Here's some speculation for you - you were saying that you'd like to see a reunion at the end of Tennant's run. I think that's 100% possible, and I really want that (although I'm not sure that TPTB will make it happen). But here's why I think it's very possible:

Well, there was a wee little bit of a rumor going around (from highly dubious 'insider' info) that S3 is one big arc setting up the return of the Timelords in S4. Supposedly the Face of Boe's message, those magic four words, plays a big part - those words are probably the recurring theme throughout S3, as Bad Wolf and Torchwood were with S1 and S2. So far, soo plausible, right? I don't know about the idea of the Timelords returning in S4, but I do 100% firmly believe that the Doctor will not be left as the last Timelord forever, as much as I love the angst of that and could happily deal with it.

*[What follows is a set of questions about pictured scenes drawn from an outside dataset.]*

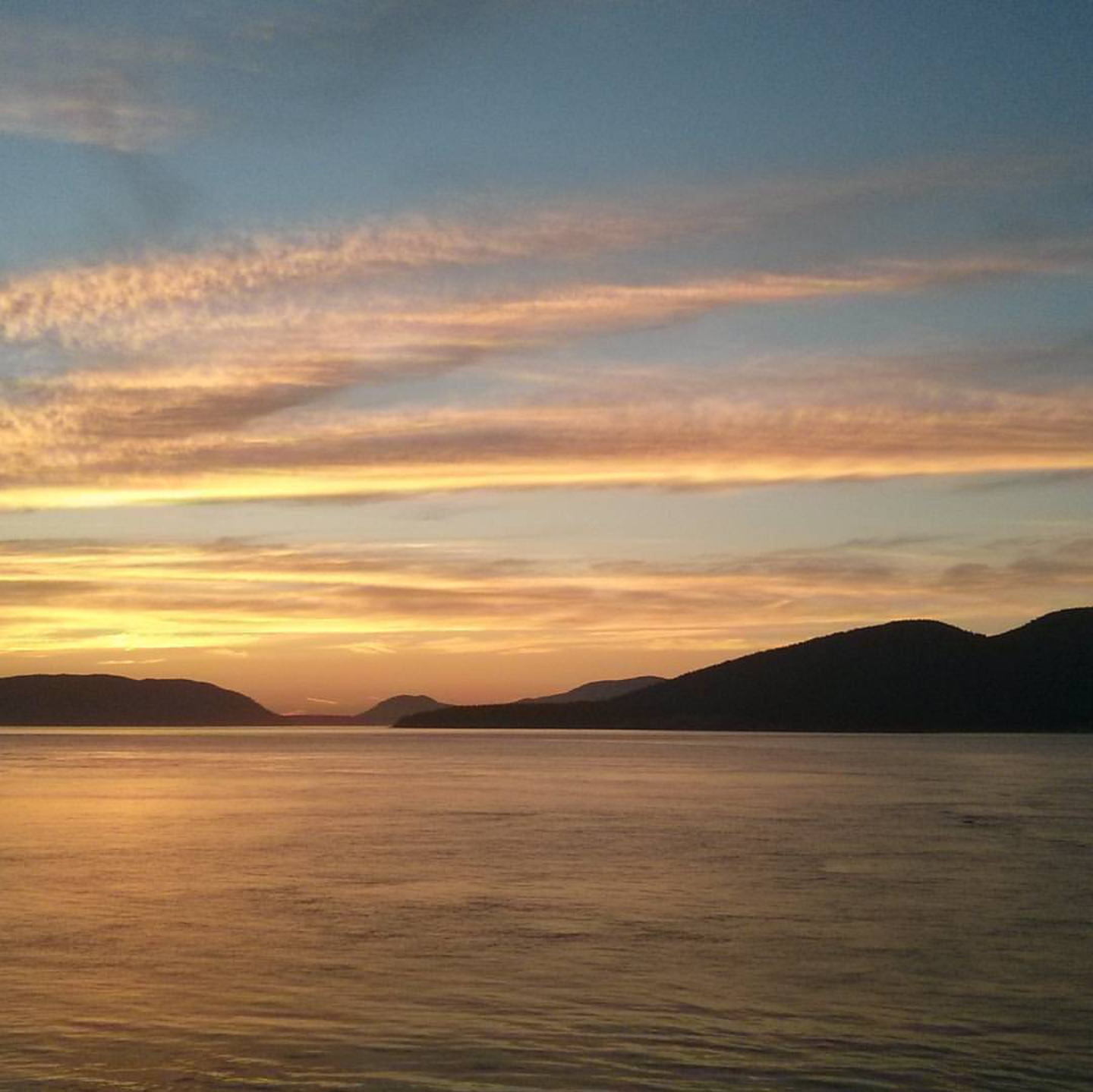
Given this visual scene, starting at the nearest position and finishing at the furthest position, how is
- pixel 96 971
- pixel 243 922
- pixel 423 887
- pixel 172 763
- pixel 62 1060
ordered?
pixel 62 1060 < pixel 96 971 < pixel 243 922 < pixel 423 887 < pixel 172 763

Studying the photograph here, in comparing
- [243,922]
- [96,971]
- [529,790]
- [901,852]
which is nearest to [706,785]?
[529,790]

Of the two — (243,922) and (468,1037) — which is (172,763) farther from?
(468,1037)

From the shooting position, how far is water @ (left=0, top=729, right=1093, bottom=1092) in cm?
1731

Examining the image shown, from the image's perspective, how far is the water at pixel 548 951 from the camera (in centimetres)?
1731

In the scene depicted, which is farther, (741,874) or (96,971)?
(741,874)

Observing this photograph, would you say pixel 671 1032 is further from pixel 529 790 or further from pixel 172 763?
pixel 172 763

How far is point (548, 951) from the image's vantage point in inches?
970

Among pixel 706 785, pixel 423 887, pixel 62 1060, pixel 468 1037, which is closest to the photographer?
pixel 62 1060

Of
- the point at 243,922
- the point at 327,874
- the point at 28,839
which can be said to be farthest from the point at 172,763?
the point at 243,922

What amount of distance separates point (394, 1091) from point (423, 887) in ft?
56.2

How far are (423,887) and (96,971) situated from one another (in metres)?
10.9

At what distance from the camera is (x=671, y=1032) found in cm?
1878

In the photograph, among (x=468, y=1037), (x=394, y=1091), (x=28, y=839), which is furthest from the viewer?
(x=28, y=839)

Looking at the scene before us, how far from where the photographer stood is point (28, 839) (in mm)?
46562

So, return of the Timelords = regained ability to travel between universes. Ergo, I believe that it absolutely will be possible for him to go back for Rose at some point (but my big question is, will the series producers allow that? If Rusty's still around, I think there's a chance, but there's no telling once he's gone).

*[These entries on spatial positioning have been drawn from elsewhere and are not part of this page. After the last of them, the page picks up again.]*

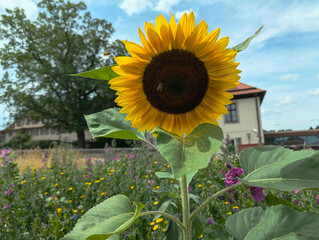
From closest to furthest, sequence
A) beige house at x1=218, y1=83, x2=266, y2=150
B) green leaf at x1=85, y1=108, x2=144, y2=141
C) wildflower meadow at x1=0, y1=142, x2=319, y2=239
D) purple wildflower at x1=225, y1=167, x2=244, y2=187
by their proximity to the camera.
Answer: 1. green leaf at x1=85, y1=108, x2=144, y2=141
2. purple wildflower at x1=225, y1=167, x2=244, y2=187
3. wildflower meadow at x1=0, y1=142, x2=319, y2=239
4. beige house at x1=218, y1=83, x2=266, y2=150

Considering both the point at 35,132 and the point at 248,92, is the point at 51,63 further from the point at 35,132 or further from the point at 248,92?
the point at 35,132

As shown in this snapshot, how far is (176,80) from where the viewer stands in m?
1.01

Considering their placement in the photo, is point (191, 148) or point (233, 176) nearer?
point (191, 148)

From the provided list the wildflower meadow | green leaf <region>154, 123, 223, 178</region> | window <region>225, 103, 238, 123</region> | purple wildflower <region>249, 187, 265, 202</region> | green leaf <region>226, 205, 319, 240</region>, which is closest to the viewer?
green leaf <region>154, 123, 223, 178</region>

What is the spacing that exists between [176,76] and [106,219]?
0.65 m

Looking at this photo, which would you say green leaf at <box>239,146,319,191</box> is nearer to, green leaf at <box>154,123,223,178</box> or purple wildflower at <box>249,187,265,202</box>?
green leaf at <box>154,123,223,178</box>

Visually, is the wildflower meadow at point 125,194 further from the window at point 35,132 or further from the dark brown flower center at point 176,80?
the window at point 35,132

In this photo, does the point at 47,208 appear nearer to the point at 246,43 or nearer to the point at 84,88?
the point at 246,43

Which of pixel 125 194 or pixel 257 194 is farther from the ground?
pixel 257 194

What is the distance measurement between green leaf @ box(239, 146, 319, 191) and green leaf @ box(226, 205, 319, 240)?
12 cm

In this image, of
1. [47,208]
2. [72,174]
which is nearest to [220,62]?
[47,208]

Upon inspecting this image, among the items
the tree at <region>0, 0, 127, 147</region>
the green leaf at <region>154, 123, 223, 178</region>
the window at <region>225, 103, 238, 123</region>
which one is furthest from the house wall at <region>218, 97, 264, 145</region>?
the green leaf at <region>154, 123, 223, 178</region>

Coincidentally - and here's where it really gets interesting based on what you said - David said he knows how long he's going to stay. I'm guessing not more than 2-3 seasons, probably three. If he stays for three seasons, then that puts him through the end of S4, during which the Timelords have returned & it's again possible to travel between universes, so - David/Ten *could* end his tennure by being reunited with Rose.

It just all ties in so neatly: I believe the Timelords will return. And based on the Face of Boe's message and how TPTB are already pimping that, I think it will be soon, in S4 ('round about the time I think David will leave). And at that point, it will be possible to go back for Rose. I think the Doctor would too - let's hope the producers and writers let him ;)

I guess this all sounds crack!tastic, but it's fun speculating *g* And it all seems really plausible to me.

(no subject)

Date: 2006-11-21 12:12 am (UTC)
From: [identity profile] webeh.livejournal.com
I've been a bad Ten/Rose fan. As much as I love them, I'm also really looking forward to the new season. I want to see how the show will be different and how the Martha will turn out.

I've already decided that I'm not going to ship Martha with the Doctor. From the descriptions I read thus far, I think it would be better if the pair were more like brother and sister. Protective of each other, but not in an incestual way. It's possible to have a male and female main characters without shipping them. I think I've seen it done before with relative success.

Have you been watching Torchwood? Even though it isn't the best show, I enjoy watching all the snogging on the program. Jack kissed Gwen. Jack kissed some random girl. Jack totally did tongue when doing "CPR" on Ianto.

I've developed an obsession with the unhealthy ship between Gwen and Owen. It's going to become really messy really fast, but the actors have great chemistry onscreen. They sizzle in their scenes together.

(no subject)

Date: 2006-11-21 12:19 am (UTC)
From: [identity profile] webeh.livejournal.com
OMG, wouldn't it be amazing if RTD and Billie had to carry this major secret for the next year or so? A secret regarding Rose's return in season 4? I'd totally go for that.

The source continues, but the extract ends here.